**Отрывок для чтения**
○ ○ ○
«ели не считать появившегося сравнительно поздно под влиянием буддизма монашества и оставить в стороне вопрос о религиозных тайных обществах, в Китае никогда не было сколько-нибудь заметной и отделенной от остального населения касты жречества, сословия духовенства. В системе государственных культов основные жреческие функции исполнялись чиновниками во главе с самим императором, считавшимся первосвященником. Церемониями, связанными с семейными культами, руководили главы семей и кланов. Местные культы, равно как и многочисленные магические и мантические обряды, в древности отправляли деревенские колдуны-шаманы, а позже — даосские маги и гадатели и представители местных властей. Лишь с возникновением монашества многочисленные храмы стали обслуживаться даосскими и буддийскими монахами. В целом же структура религиозных культов и обрядов была неотъемлемой частью государственной и общественной структуры страны, органически вливалась в нее, так что ни о каком противостоянии светского и клерикального начала не могло быть и речи. С одной стороны, это было залогом всегда существовавшей в стране религиозной терпимости, эклектической всеядности. Деификация новых божеств, духов и героев была очень легким делом, а включение того или иного из них во всекитайский пантеон зависело по существу исключительно от его популярности в народе. С другой стороны, это гарантировало как возможность постоянного государственного контроля за духовной жизнью народа, так и господствующее положение конфуцианской доктрины в идеологической жизни страны.
○ ○ ○
**Задание**
Как бы вы продолжили отрывок о жречестве и религиозных культах в Китае, начав сразу за его последним предложением? Материал ниже взят из другого источника.
○ ○ ○
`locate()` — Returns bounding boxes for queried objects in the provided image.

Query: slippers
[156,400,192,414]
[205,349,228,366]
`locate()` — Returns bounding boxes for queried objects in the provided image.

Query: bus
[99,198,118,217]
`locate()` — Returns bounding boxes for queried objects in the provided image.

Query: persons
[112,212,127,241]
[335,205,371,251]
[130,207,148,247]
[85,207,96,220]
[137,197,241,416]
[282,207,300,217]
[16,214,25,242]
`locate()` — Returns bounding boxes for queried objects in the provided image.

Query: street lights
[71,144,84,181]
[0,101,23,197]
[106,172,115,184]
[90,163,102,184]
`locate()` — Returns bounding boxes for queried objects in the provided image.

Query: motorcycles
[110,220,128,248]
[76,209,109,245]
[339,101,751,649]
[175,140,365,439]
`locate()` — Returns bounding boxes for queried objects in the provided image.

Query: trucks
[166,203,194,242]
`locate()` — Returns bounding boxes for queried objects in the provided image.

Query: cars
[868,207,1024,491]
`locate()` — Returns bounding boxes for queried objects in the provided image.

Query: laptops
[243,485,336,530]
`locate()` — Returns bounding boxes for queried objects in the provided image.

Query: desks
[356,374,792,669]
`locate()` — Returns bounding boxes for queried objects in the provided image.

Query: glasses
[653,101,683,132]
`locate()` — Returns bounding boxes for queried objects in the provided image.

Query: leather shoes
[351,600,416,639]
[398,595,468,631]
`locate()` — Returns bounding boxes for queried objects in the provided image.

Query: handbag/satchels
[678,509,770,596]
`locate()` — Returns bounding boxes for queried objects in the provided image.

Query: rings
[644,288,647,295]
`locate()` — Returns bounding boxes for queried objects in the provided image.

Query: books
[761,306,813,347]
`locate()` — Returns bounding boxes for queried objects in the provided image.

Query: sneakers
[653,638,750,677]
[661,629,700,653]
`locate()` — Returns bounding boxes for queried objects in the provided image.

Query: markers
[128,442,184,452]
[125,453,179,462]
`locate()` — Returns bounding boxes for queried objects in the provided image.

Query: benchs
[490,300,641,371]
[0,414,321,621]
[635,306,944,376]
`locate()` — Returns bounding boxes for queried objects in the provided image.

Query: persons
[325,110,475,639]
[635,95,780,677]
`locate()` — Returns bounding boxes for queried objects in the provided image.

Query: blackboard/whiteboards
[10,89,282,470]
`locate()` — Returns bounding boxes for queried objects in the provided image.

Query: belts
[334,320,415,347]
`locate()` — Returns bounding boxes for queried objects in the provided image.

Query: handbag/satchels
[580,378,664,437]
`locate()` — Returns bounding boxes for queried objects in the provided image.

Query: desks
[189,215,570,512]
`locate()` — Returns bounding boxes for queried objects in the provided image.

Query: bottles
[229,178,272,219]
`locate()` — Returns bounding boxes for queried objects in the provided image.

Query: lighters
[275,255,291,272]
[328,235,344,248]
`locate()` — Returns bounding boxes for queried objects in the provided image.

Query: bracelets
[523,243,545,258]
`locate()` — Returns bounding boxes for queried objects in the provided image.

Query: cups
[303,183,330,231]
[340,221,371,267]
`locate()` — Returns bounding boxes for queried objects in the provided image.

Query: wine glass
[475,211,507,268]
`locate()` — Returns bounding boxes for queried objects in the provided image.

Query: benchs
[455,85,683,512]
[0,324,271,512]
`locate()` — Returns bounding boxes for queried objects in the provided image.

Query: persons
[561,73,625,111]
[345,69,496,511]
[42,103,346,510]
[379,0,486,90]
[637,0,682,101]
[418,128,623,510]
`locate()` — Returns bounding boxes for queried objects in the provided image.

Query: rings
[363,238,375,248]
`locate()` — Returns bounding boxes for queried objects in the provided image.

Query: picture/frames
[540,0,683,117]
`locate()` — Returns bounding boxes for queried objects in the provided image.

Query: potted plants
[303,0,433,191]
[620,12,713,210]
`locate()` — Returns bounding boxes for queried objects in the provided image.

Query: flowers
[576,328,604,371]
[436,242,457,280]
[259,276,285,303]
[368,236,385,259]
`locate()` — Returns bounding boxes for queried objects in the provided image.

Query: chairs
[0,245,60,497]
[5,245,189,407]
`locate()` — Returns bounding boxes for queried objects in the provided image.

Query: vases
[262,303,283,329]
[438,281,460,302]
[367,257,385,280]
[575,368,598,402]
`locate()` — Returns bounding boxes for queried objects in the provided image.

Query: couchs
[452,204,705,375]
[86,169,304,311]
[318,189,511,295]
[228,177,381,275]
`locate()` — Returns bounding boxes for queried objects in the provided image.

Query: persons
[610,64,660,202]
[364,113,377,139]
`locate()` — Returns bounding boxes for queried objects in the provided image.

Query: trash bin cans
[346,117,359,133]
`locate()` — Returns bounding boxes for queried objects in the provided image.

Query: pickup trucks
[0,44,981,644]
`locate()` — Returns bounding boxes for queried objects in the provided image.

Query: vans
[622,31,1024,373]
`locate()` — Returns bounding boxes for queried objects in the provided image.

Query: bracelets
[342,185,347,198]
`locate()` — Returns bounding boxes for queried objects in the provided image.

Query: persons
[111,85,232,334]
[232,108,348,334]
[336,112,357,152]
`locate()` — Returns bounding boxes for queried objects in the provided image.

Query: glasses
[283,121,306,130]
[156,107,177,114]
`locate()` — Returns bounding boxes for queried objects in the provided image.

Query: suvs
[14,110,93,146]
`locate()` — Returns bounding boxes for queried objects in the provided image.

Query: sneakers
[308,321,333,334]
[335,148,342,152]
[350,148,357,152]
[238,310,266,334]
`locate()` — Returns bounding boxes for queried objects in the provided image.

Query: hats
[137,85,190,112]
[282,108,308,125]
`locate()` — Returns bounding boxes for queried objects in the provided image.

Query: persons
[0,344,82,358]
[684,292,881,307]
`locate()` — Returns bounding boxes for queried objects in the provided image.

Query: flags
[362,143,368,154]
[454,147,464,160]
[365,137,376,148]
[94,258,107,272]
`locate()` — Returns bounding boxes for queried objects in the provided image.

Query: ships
○ ○ ○
**Ответ на задание**
Все эти особенности религиозно-этической системы Китая содействовали тому, что собственно религия в условиях китайской конфуцианской цивилизации играла сравнительно небольшую роль и занимала достаточно скромное место в идеологии, духовной жизни и культуре страны. Решающая роль в жизни общества и определяющее место в сфере духовной жизни народа, которые в других цивилизациях занимали религиозные системы, в Китае выпали на долю конфуцианства, которое в этом умысле выполняло функции религии. Однако конфуцианство в отличие от других мировых религий с их идеей скорби, страдания, веры и утешения в загробной жизни было именно искусством жить. В центре внимания этой доктрины всегда стоял человек, коллектив, общество, устройство правильной и упорядоченной жизни на этом свете, сегодня, сейчас. Культ практической пользы, конкретного счастья, достигаемых прежде всего посредством внутренних добродетелей и постоянного самоусовершенствования, оказал огромное влияние на формирование духовной культуры, психического склада и национальных традиций китайского народа. Не разрыв и стена между человеком и божеством, миром людей и загробным существованием, а, напротив, тесная взаимосвязь индивида и коллектива, микрокосма личности и макрокосма вселенной, простых смертных и божеств, равна как и основанный на этой связи идеал социальной и небесной гармонии, синтетического эклектизма, — вот характернейшие черты китайского восприятия мира [225; 247; 487а; 575; 620; 625; 626; 726; 807; 817].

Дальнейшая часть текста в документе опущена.